Plusieurs hypothèses pourraient expliquer ce phénomène : un problème d'agitation lors du deuxième ajout

un mauvais ou un inefficace renouvellement de l'atmosphère lors du deuxième ajout une différence de température entre les réacteurs lors du deuxième ajout

une évolution différente de la biomasse lors du deuxième ajout

Des tests ultérieurs ont été réalisés pour tester les trois premières hypothèses sans succès (résultats qualitativement identiques obtenus sans agitation, concentration en oxygène inférieure à 1% dans l’espace de tête après renouvellement de l’atmosphère, variations de température inférieures à 0.8°C). Ainsi, la non-reproductibilité observée pourrait être liée à une évolution différente des biomasses méthanogènes entre les 8 réacteurs.

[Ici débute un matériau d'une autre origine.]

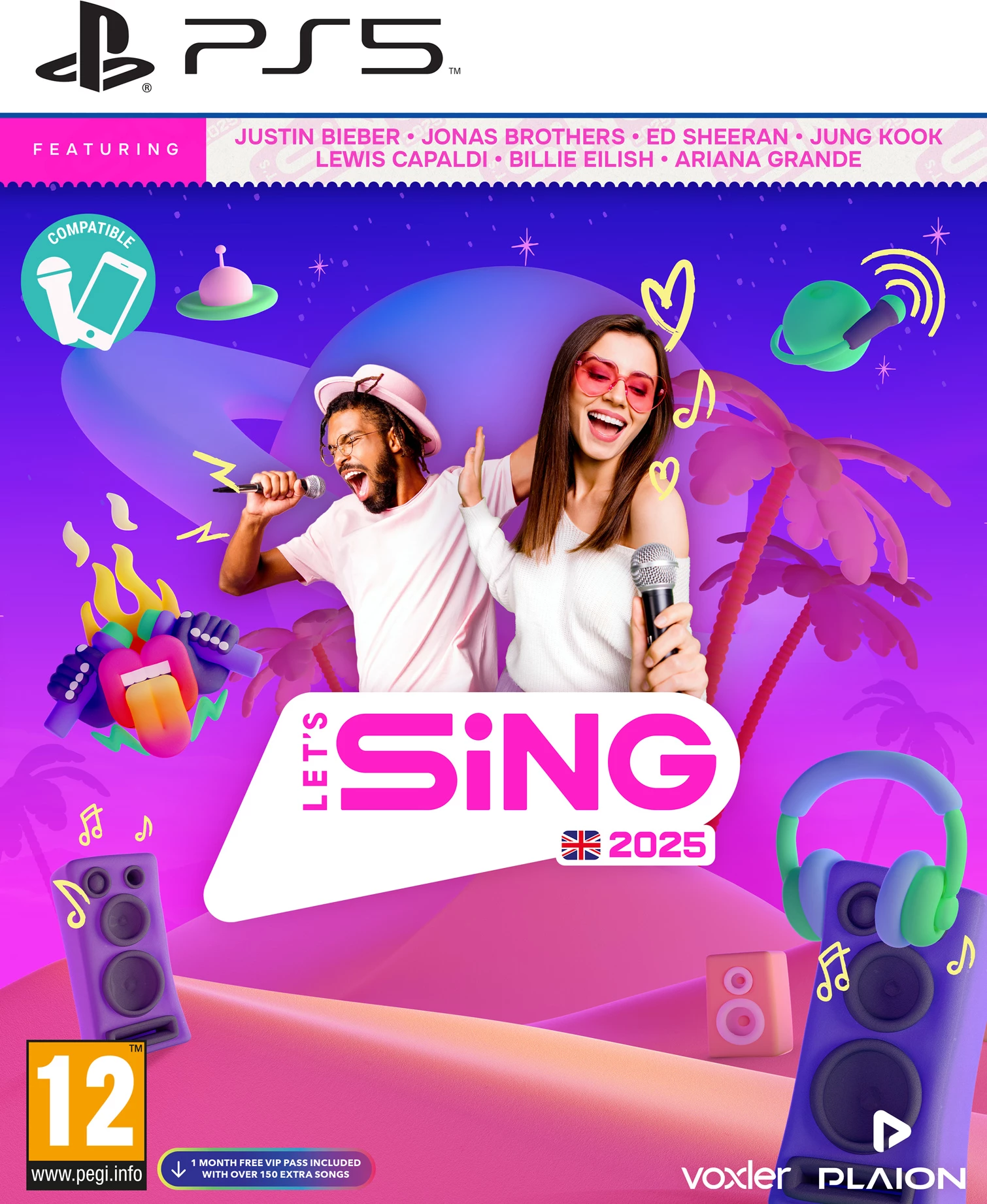 Lojë PS5 Plaion Let's Sing 2025, karaoke/muzikë, PEGI 12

Même si cette hypothèse reste à vérifier, pour garantir une répétabilité satisfaisante sur les résultats, un seul ajout de substrat sera réalisé par la suite sur un même inoculum.

Ainsi, malgré quelques incertitudes sur les bilans dues à des imprécisions analytiques, le banc d'essai permet de produire des résultats justes, répétables à condition de ne réaliser qu'un seul ajout de substrat sur un même inoculum.